__Work item__. The data below contains pictures, which are to be skipped; the lines starting at the line with "Me, the missus and red square" and ending at the line with "В районной прокуратуре" are to be output exactly, both ends included.

__Records__.
———

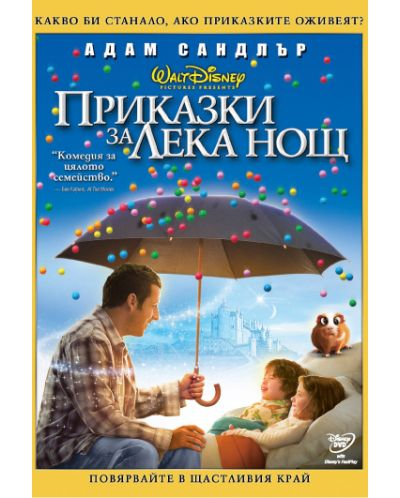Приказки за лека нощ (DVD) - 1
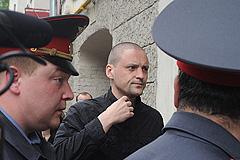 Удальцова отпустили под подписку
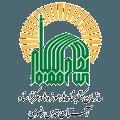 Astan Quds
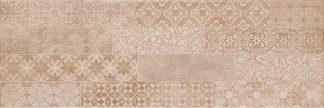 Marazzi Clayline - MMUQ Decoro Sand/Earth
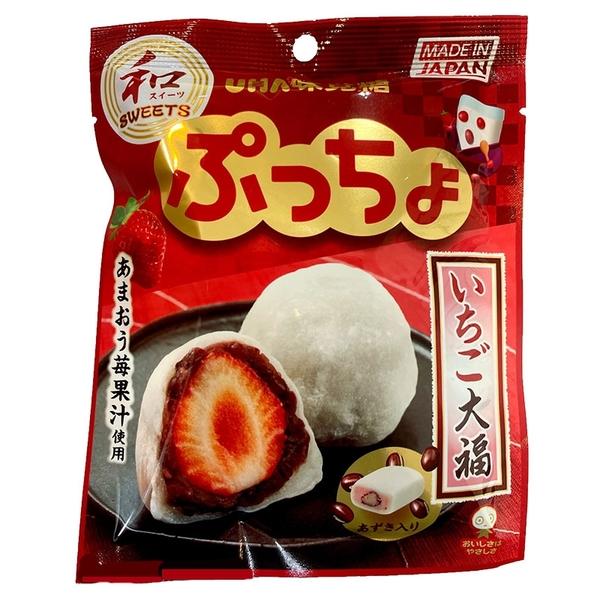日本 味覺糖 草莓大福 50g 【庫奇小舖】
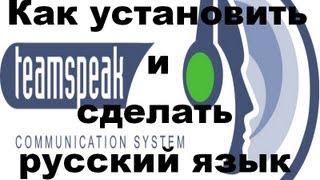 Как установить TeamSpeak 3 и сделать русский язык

———

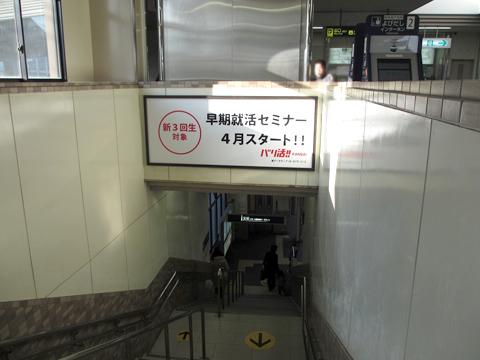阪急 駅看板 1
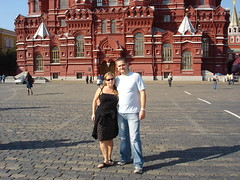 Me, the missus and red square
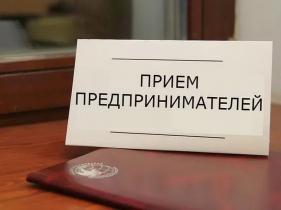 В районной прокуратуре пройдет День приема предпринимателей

———

__Result of the exercise__.
 Me, the missus and red square
 В районной прокуратуре пройдет День приема предпринимателей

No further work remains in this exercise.